“Centonove”
21.9.2017
E SE LO PSICOTERAPEUTA SI CONCENTRASSE SUL BENESSERE
DEL PAZIENTE?
Già a metà
degli anni Novanta del secolo scorso Giovanni Fava formulò l’ipotesi che, a
lungo termine, i farmaci anti-depressivi potessero non solo perdere d’efficacia
ma, addirittura, cronicizzare la malattia (un po’ come accade con il “paradosso
degli antibiotici” per il quale “gli agenti più efficaci nel trattamento delle
infezioni batteriche sono anche la causa principale della selezione e della
diffusione di forme resistenti”). Un’ipotesi che, ovviamente, andava e va
“controcorrente rispetto alla propaganda farmaceutica”. Da qui la necessità di
sostituire, o per lo meno d’integrare, il trattamento farmacologico con un
approccio psicoterapeutico. Come racconta nel suo recente Psicoterapia breve per il benessere psicologico (Cortina, Milano
2017, pp. 178, euro 19,00), Fava adottò – con qualche successo ma non senza
insoddisfazione – la pratica della terapia cognitivo-comportamentale (TCC) che
gli confermò l’intuizione, oggi più condivisa, che “la guarigione non è
semplicemente l’assenza della malattia, ma richiede anche la presenza del
benessere”; che – detto in termini equivalenti – “l’obiettivo della
psicoterapia non era necessariamente la riduzione dei sintomi, ma piuttosto
l’aumento del comfort personale e del
senso di efficacia”.
Per raggiungere
questo obiettivo l’autore elabora una sua metodologia, la Well-being therapy (WBT) o “Terapia del benessere”, di cui in
questo testo espone il processo di validazione e una serie di esemplificazioni
(solitamente scandite in un numero limitato di sedute quindicinali:
orientativamente fra quattro e dodici).
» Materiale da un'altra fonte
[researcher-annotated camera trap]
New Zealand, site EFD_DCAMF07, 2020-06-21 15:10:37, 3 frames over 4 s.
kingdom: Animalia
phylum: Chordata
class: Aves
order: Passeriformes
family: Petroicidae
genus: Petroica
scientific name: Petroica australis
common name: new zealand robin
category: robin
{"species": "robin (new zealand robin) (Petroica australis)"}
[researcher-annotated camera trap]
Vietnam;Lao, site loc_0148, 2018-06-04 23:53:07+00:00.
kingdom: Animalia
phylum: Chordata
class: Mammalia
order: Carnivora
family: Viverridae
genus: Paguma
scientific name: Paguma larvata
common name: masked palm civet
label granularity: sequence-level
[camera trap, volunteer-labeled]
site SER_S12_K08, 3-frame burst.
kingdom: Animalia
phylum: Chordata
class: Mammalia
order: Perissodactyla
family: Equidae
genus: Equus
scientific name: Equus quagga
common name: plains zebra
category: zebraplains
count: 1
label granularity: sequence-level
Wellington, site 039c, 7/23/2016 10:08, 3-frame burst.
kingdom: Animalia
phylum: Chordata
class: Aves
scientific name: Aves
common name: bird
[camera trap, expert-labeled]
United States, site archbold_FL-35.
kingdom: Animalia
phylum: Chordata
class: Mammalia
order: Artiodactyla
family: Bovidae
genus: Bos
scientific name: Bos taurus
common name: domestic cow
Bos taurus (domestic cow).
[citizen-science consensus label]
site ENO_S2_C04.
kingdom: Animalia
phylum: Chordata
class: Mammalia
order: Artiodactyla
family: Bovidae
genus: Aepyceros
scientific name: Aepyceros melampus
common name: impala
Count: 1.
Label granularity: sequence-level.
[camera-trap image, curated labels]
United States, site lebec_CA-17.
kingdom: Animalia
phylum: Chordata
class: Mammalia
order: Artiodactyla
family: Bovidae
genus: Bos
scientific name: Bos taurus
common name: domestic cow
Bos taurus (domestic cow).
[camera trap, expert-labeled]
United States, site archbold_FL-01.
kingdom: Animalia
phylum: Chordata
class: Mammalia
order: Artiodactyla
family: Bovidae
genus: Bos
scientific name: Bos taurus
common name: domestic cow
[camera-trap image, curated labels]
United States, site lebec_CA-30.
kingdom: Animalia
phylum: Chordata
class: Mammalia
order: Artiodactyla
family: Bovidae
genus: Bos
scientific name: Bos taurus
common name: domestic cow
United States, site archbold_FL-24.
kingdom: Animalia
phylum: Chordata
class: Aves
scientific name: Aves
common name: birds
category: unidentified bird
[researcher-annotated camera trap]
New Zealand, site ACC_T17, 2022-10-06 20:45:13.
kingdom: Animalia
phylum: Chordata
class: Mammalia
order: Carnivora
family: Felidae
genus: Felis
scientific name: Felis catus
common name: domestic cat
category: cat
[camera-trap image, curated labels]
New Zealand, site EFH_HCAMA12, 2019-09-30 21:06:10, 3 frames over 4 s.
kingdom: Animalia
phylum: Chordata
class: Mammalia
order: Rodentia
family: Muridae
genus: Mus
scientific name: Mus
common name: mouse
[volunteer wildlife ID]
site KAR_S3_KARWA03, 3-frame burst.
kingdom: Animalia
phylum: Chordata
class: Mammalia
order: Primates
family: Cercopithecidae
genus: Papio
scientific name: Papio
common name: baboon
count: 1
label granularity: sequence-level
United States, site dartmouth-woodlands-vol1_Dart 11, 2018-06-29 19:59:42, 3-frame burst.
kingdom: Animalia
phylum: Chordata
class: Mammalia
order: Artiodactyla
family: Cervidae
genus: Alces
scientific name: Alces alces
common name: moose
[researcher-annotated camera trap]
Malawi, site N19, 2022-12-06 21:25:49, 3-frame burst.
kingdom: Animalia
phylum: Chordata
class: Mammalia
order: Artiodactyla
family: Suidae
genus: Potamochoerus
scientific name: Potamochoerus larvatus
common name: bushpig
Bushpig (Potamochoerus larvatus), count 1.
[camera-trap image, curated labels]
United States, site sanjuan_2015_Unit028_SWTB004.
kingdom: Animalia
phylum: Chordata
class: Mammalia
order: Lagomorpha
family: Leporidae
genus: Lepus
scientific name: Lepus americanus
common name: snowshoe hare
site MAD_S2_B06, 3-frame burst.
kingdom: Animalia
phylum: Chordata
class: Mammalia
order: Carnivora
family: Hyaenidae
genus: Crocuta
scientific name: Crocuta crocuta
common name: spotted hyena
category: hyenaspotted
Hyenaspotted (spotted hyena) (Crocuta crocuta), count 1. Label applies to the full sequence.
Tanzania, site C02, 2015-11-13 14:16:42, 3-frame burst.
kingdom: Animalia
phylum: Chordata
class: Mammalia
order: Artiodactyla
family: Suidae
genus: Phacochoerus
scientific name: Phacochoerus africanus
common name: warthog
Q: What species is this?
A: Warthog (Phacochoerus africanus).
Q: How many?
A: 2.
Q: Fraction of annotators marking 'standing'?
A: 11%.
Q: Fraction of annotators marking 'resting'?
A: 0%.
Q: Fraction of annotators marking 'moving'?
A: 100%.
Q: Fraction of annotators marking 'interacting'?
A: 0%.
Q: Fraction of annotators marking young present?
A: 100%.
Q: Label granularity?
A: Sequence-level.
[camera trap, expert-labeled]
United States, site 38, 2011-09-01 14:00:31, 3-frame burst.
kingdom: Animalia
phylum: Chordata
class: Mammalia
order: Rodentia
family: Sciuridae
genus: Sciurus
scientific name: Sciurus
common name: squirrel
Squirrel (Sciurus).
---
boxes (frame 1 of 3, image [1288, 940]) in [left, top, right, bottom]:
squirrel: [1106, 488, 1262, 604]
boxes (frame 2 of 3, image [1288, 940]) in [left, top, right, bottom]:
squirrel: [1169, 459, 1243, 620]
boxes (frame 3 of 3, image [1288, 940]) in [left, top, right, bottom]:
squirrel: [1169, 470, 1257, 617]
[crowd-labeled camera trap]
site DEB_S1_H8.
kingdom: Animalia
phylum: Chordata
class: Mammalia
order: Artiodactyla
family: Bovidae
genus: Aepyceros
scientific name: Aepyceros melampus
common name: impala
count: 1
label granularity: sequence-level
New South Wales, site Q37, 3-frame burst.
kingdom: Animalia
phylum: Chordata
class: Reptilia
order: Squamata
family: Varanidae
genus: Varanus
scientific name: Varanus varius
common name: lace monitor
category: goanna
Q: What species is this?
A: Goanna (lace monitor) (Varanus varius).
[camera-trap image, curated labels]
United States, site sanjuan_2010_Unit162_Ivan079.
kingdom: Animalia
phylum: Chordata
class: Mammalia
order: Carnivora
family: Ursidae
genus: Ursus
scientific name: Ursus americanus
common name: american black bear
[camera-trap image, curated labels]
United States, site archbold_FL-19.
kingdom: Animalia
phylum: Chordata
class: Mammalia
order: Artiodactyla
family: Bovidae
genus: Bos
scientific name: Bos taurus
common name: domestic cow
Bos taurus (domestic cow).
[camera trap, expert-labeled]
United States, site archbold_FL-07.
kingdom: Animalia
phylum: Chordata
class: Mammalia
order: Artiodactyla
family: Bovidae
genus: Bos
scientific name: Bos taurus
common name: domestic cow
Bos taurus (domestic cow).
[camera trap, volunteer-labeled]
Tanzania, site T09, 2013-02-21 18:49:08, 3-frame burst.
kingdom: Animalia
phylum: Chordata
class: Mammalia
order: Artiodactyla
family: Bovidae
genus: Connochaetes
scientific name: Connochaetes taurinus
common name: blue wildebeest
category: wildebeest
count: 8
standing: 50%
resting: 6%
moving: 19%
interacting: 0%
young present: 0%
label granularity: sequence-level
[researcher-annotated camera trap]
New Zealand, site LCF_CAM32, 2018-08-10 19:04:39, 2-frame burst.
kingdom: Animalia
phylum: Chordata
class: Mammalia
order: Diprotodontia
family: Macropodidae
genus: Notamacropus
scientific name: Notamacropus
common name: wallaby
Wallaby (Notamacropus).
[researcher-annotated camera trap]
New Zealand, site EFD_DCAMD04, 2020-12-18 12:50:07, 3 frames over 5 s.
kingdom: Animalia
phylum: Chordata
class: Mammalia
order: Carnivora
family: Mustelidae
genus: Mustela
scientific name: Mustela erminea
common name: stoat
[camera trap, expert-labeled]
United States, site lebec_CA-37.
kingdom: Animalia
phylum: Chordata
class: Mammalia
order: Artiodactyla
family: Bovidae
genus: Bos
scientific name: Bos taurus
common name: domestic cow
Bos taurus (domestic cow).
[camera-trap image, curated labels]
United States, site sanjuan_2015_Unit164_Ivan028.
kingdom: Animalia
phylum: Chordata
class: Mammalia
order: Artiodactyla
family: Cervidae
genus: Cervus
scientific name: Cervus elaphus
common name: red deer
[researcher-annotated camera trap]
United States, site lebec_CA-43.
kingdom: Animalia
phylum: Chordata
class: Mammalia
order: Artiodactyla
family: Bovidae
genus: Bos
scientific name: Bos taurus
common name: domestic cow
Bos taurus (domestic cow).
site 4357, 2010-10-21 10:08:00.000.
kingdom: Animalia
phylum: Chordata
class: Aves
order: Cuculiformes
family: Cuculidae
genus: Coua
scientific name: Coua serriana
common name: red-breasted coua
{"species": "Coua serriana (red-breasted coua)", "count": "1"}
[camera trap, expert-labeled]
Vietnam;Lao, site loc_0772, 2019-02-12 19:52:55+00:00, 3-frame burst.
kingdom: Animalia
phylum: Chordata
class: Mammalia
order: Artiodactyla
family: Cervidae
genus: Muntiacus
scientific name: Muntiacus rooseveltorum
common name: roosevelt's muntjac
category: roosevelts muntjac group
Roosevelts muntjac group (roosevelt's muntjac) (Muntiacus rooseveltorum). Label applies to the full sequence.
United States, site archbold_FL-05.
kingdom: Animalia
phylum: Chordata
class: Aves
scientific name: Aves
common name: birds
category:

La terapia nasce, originariamente, per
evitare le ricadute dei pazienti soggetti a depressione (anche bambini e
adolescenti), ma è stata ed è applicata a varie patologie come l’oscillazione
dell’umore, il disturbo d’ansia generalizzata, il panico, l’agorafobia, le
sofferenze da stress post-traumatici
(comprese violenze subite); anzi, “il protocollo basato sulla WBT potrebbe
essere utile per promuovere meccanismi di resilienza e di benessere
piscologico” anche in contesti educativi, come scuole e comunità, oltre che in
ambiti non ancora esplorati come patologie croniche inguaribili, disturbi del
comportamento alimentare, invecchiamento.
Come si
evince da questi brevi cenni il libro è destinato, primariamente, agli
psicoterapeuti (specie se provenienti dalla psichiatria), ma è istruttivo anche
per quanti, come me, operano in settori professionali differenti, per almeno
due ragioni. Innanzitutto per conoscere ciò che germoglia di nuovo su un
versante terapeutico in modo da potersi orientare, in caso di necessità propria
o altrui. Poi – ma questo è un motivo legato alla mia biografia – per il
piacere di constatare che la filosofia non cessa di costituire una miniera
preziosa per quanti, pur specialisti rigorosi in un ramo scientifico, non si
rassegnano acriticamente a chiudersi in esso. Fava conclude infatti così il suo
manuale pionieristico (dove per altro non mancano riferimenti alla ricerca di
un senso della vita) : “L’obiettivo
della WBT potrebbe sembrare ambizioso. Come il filosofo latino Seneca mette in
guardia nel suo scritto De vita beata,
tanto più inseguiamo la felicità, tanto più diminuiranno le probabilità di
raggiungerla. La felicità non è tutto e per coglierla è necessario avere un felicitatis intellectus”, una comprensione di cosa sia davvero.